GCC needs to emit e.g. memory copies. Before, this was inline assembly replicated over and over. Now, it's a call to __builtin_memcpy.

The point missed is that GCC always considered the idea of calling memcpy entirely unacceptable as the performance would be horrible over an inline implementation.

The proof of this intent lies in later optimizations: Not only would GCC never want to emit such slow calls, it replaces your explicit libc calls with builtins because obviously you wouldn't want to do something as slow as a dynamic linkeage call.

With static linking and LTO, the libc implementation becomes as good as the builtin, rendering the latter pointless. GCC just cannot assume this to be the case.

> CPU caches work at addresses being accessed level, not at the process level.

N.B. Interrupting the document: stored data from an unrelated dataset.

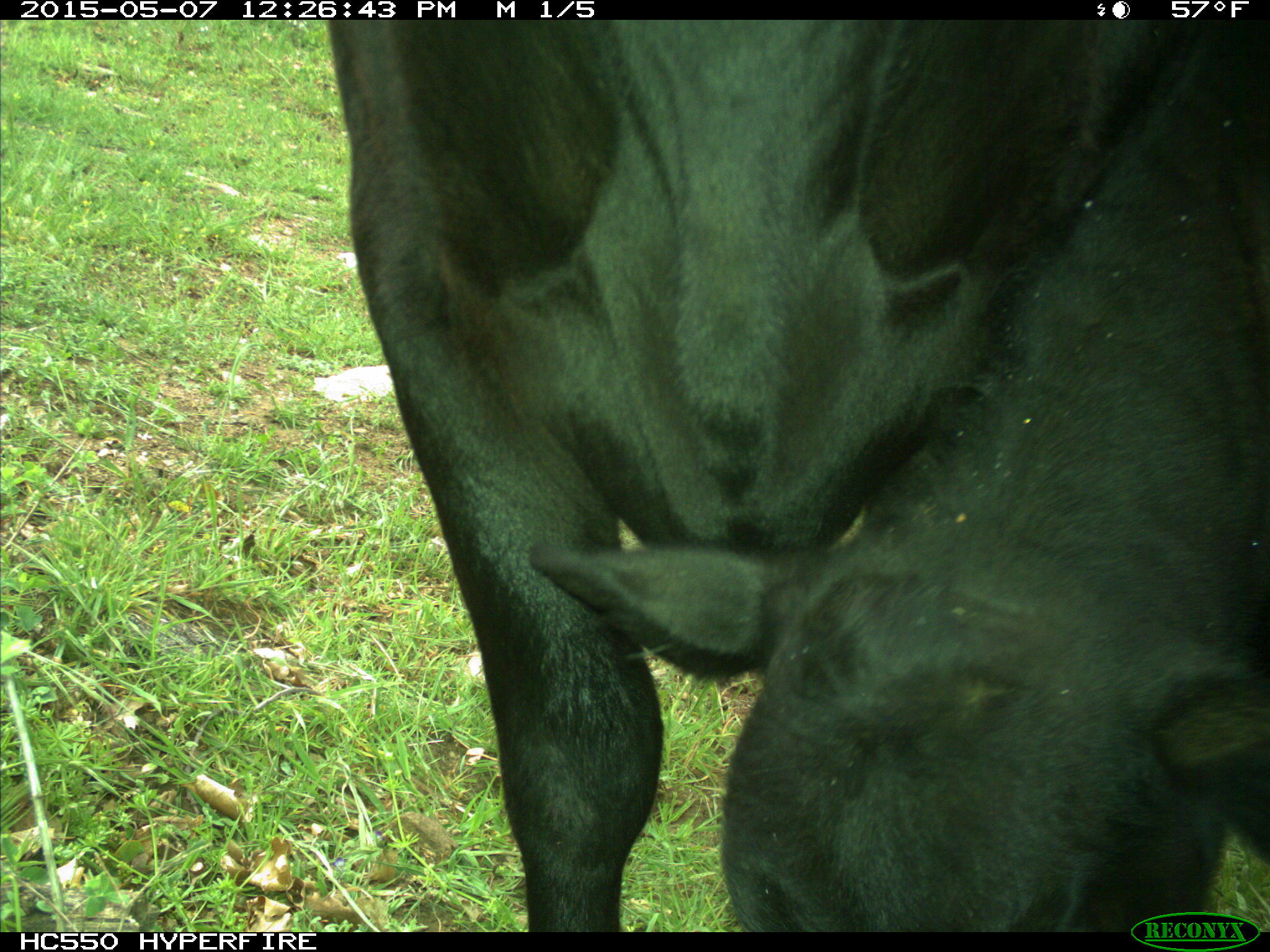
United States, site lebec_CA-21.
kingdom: Animalia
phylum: Chordata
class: Mammalia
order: Artiodactyla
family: Bovidae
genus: Bos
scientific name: Bos taurus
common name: domestic cow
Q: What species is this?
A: Bos taurus (domestic cow).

No, CPU caches do not work on addresses, they work on tags to be pedantic. Either way, I never said that caches are process level. I said that they do not survive across multiple processes - not because of flushing, but because of trashing. I.e., if you have three processes, A, B and C, where A and C run shared code while B something else, and you switch A -> kernel -> B -> kernel -> C, then by the time you made it form A to C your cache is has been trashed by both B and the kernel.

Now, instead of 3 processes and one routine, make it thousands of threads and gigabytes of shared libraries.

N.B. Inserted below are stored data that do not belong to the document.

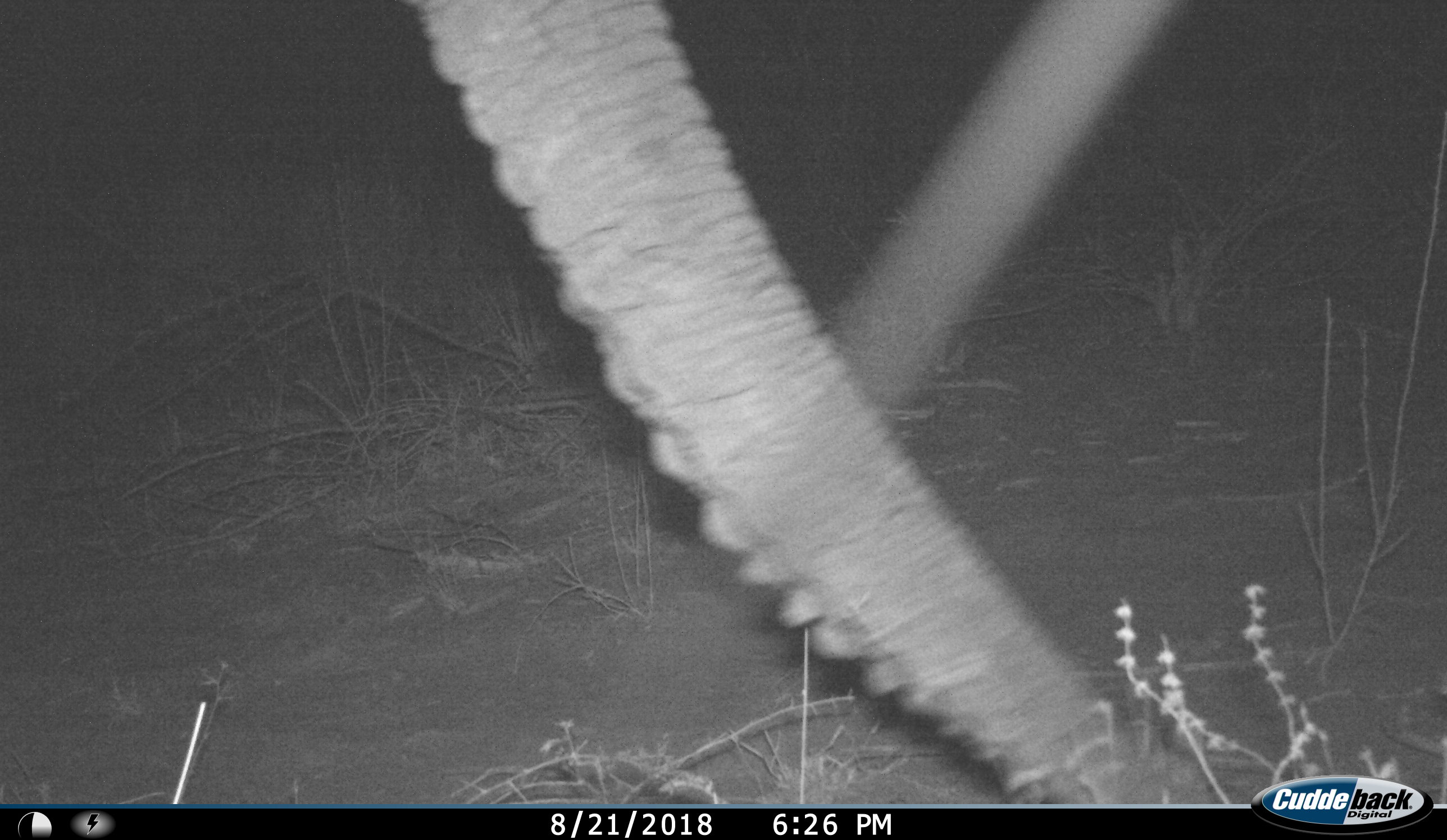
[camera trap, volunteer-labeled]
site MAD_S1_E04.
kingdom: Animalia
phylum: Chordata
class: Mammalia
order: Proboscidea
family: Elephantidae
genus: Loxodonta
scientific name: Loxodonta africana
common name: african bush elephant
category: elephant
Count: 1.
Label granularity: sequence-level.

> One copy of «strlen» in a single memory page at a single physical memory address shared across all processes

Again, strlen is a terrible example: 10k copies of strlen being a handful of bytes in the current instruction stream, prefetched and branch predicted will outperform that shared page to an outright ridiculous extent and might even be smaller in total: a 10k copies of a handful of bytes vs. 10k calls and PLT indirections + the un-inlined function. Because it is literally less memory, it also trashes the TLB less.

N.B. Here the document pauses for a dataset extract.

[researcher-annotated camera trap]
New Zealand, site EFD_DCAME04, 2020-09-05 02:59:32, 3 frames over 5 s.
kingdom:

Even in more realistic cases, remember the TLB hit of the PLT table in each application, not to mention the many more pages consumed by the bulkier implementation. In fact, let's focus a bit on the TLB. The most basic Gtk app links at least 80 libraries worth over 90 megabytes on my system. An L1 TLB has about 64 entries, the L2 around a thousand or so - so it can reference ~16MB worth of memory or thereabout. In other words, even the L2 TLb is about 6 times too small to keep the libraries of the simplest possible gtk app cached.

Heck, take just libicudata at 30MB. Of course, I wouldn't suggest statically linking that, but just pointing out that a single dependency of a Gtk app is enough to fill up the TLB twice, nullifying the idea of any cache benefit to using these libraries.

"Yes but at least they can have libicudata in L3!" - yeah, no - not only would it compete with other dynamic dependencies (for this and other processes), but more importantly the applications also need to process data. A single Gtk app on a 4k monitor will, for example, be managing at least two 32MB framebuffers (3840x2160x4, x2 for double buffering), so that's most of your cache gone during draw before you even consider the input to the draw or any actual functionality of the app!

The best-case for dynamic linkage performance is cases where call cost is irrelevant, e.g. when calling compute routines. There is no point whatsoever in considering CPU caches outside the scope of the currently running process.